Reviewed by Lexie CornerNov 7 2024
Researchers at the University of Massachusetts Amherst have discovered a novel method for identifying per- and polyfluoroalkyl compounds (PFAS) in water. This represents a significant advancement in developing testing tools that are easier to use, more affordable, quicker, and more widely accessible than current techniques. The study was published in the journal Science Advances.
PFAS, often referred to as "forever chemicals," are known to be dangerous contaminants. Their resistance to degradation allows them to persist in the environment, posing serious health risks. Exposure to these chemicals has been linked to liver and heart damage, developmental harm in newborns and children, and several types of cancer, including kidney, testicular, breast, ovarian, prostate, thyroid, and juvenile leukemia.
Earlier this year, the Environmental Protection Agency (EPA) issued the first-ever nationwide safety threshold for PFAS in drinking water, setting it at four parts per trillion (ppt).
PPT – that means parts per trillion. That means in a trillion molecules in water, only four molecules are PFAS. And then we need to be able to detect even those few.
Chang Liu, Associate Professor and Study Corresponding Author, Biomedical Engineering, University of Massachusetts
Mass spectrometry and liquid chromatography are the gold standards for PFAS testing. However, this process necessitates intricate extraction procedures and equipment worth millions of dollars, and it is also not transportable.
In addition, the stubborn persistence of PFAS residues can diminish the sensitivity of these instruments over time.
Xiaojun Wei, Study First Author and Research Assistant Professor, University of Massachusetts
Their study demonstrates that it is possible to identify different families of PFAS and detect these compounds at levels as low as 400 parts per trillion (ppt) using small, low-cost equipment. While this proof-of-concept invention does not achieve the same sensitivity or range of PFAS types detectable by mass spectrometry, the researchers see significant potential for its application.
We are bringing the cost of the instrument from the scale of a million dollars to a few thousand. We need better technology for detecting PFAS more accessible, more affordable, and easier to use. And more testing that is on site. That is the motivation.

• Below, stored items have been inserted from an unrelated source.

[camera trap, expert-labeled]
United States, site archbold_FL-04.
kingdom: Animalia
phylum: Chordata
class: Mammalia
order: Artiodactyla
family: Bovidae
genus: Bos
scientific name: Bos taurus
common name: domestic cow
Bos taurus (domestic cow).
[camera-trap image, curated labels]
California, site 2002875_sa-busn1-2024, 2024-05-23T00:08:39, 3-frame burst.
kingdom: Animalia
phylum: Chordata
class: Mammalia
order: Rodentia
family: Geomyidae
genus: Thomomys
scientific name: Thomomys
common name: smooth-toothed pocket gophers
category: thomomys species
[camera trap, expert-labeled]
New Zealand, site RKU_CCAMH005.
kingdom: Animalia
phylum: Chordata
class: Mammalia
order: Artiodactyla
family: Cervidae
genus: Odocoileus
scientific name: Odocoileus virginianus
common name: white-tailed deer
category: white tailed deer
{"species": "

Chang Liu, Associate Professor and Study Corresponding Author, Biomedical Engineering, University of Massachusetts
According to the researchers, this approach can also serve as a preliminary screening tool to identify which water sources pose the greatest risk to human health.
Their testing apparatus operates by introducing a chemical known as cyclodextrin into a nanopore, a small device commonly used for DNA sequencing. While the “host-guest” relationship between cyclodextrin and PFAS has been well-studied, Liu notes that no one has previously utilized a nanopore in conjunction with cyclodextrin for detection purposes.
“Now we are using one of these molecules called HP-gamma-Cyclodextrin as an adapter in an alpha-Hemolysin nanopore,” he said, effectively creating a PFAS detector.
Liu hopes that their study will raise public awareness of the dangers of PFAS and ultimately lead to the development of a portable, commercially available PFAS detector for field water monitoring.
Journal Reference:
Wei, X., et al. (2024) Single-molecule profiling of per- and polyfluoroalkyl substances by cyclodextrin mediated host-guest interactions within a biological nanopore. Science Advances. doi.org/10.1126/sciadv.adp8134.